Mike Lamb Posted September 15, 2013 Report Posted September 15, 2013 My wife makes several gallons of sauce from our garden yearly. This is the video from 2012. It is a limited engagement. Please enjoy. http://www.youtube.com/watch?v=iesxgpi5Ldw
Marc Posted September 15, 2013 Report Posted September 15, 2013 I'm downright jealous of that garden. Marc
ghentjr Posted September 15, 2013 Report Posted September 15, 2013 Mike: What is the name of the cucumber variety you grow? Nice machine.
kurt Posted September 15, 2013 Report Posted September 15, 2013 Yeah, no kidding. I do mine manually through a screen colander; takes forever. I've lusted after this for many years.... Google "tomato mill". There's a lot of options.
Robert Jones Posted September 15, 2013 Report Posted September 15, 2013 I wish I had the heat to grow those peppers. I got a few, but, the mild climate prevents a bumper crop. I can grow cherry tomato's like crazy.
Mike Lamb Posted September 15, 2013 Author Report Posted September 15, 2013 We used a hand cranked knuckle buster tomato sauce machine for years until it thankfully broke. We have had this Omaz machine for about 10 years and it turns the tomato sauce processing into a joke. Last year we made five or 6 gallons of sauce but this year only about three. It was a cold summer and I also neglected the garden. The home inspection business has been very good. I just started making my own hot sauce out of our cayenne peppers last year with hot delicious success. I get all my plants from a local nursery. The cucumbers are just marked cucumbers so I do not know what particular kind they are.
kurt Posted September 16, 2013 Report Posted September 16, 2013 I think you've got good dirt.
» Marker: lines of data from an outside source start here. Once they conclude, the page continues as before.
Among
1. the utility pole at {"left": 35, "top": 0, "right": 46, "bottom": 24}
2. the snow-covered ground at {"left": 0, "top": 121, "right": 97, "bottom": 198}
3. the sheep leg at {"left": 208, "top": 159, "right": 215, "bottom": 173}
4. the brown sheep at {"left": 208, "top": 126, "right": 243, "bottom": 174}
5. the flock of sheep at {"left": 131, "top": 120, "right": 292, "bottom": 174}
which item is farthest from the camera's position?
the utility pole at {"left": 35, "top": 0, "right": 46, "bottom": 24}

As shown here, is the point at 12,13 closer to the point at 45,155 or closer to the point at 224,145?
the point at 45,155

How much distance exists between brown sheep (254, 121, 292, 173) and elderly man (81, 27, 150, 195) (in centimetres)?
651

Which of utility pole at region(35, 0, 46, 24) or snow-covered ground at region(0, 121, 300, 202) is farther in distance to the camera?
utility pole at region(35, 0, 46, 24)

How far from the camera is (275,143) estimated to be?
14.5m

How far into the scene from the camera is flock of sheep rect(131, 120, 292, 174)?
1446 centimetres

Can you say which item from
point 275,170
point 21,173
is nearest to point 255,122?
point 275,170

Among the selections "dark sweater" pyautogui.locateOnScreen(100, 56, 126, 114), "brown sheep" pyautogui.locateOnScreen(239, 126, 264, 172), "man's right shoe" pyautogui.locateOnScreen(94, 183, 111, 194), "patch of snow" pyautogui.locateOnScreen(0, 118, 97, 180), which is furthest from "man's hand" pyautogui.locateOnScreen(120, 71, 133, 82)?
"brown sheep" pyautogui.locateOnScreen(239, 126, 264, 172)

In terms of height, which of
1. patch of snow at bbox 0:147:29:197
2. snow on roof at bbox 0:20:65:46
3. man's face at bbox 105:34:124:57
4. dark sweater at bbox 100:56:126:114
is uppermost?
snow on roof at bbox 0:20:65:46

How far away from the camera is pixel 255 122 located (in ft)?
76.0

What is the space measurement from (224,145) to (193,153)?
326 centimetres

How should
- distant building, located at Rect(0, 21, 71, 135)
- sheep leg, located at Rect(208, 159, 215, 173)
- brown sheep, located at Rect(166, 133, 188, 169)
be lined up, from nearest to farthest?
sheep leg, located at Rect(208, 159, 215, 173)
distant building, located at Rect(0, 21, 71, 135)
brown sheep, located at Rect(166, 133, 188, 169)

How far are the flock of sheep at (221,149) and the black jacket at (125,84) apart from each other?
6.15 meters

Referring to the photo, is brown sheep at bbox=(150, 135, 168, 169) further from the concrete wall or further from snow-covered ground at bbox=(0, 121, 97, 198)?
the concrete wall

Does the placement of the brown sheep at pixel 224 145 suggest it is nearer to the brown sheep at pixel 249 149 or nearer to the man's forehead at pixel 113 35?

It makes the difference.
ghentjr Posted September 16, 2013 Report Posted September 16, 2013 We do bread & butter pickles and those cucumbers looked fantastic. My Sicilian grandparents would take the sauce they got from grinding and dry it in the sun to make tomato paste. Saw horses with boards were set up in the back yard and plates were used with a small amount of the tomato on each plate. Covered with cheese cloth, the sun would do a great job of extracting water and they used the paste all year. I am sure they added stuff as a preservative but I don't know what. I do remember the fantastic taste.
Les Posted September 16, 2013 Report Posted September 16, 2013 I am disappointed. Smashing up perfectly good throwing tomatoes.
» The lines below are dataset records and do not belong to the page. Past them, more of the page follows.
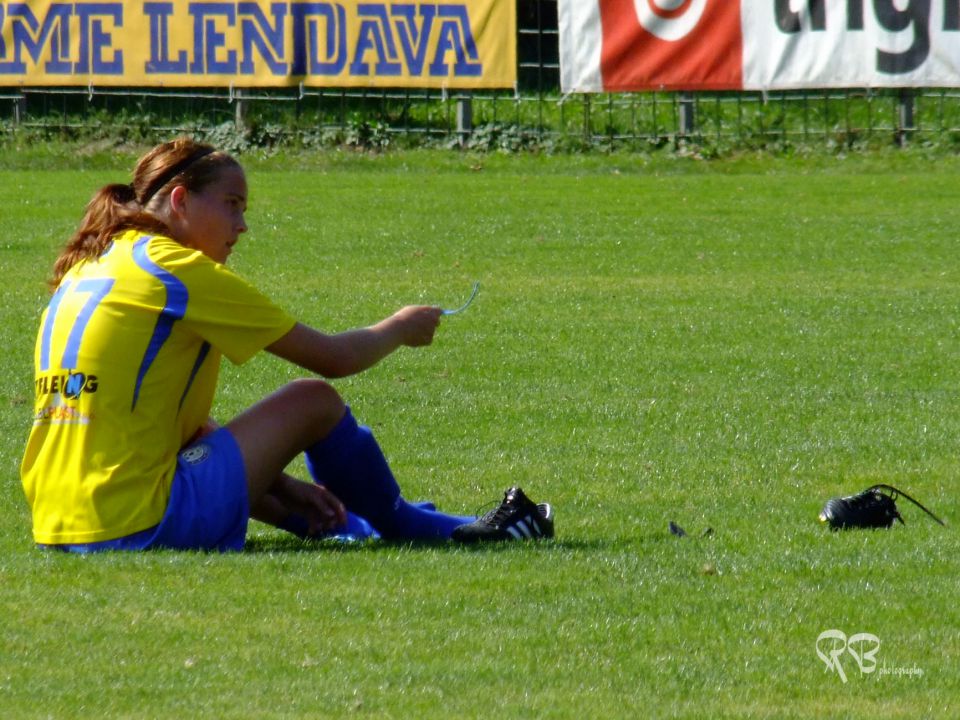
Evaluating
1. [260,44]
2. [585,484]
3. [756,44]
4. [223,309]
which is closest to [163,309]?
[223,309]

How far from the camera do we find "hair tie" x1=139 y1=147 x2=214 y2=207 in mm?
5289

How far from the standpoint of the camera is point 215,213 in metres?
5.32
Tom Raymond Posted September 16, 2013 Report Posted September 16, 2013 No time for gardens here. The wife bought 3 bushels of local tomatoes from the farm market on her way home from work Friday. Her parents processed all weekend. We share the results. Oh, and skip the fancy machines. When I was a teenager my brother and I scraped the handle on the squeezo and chucked it to a Black and Decker 1/2" drill. We had enough torque to extract the juice from the wooden plunger.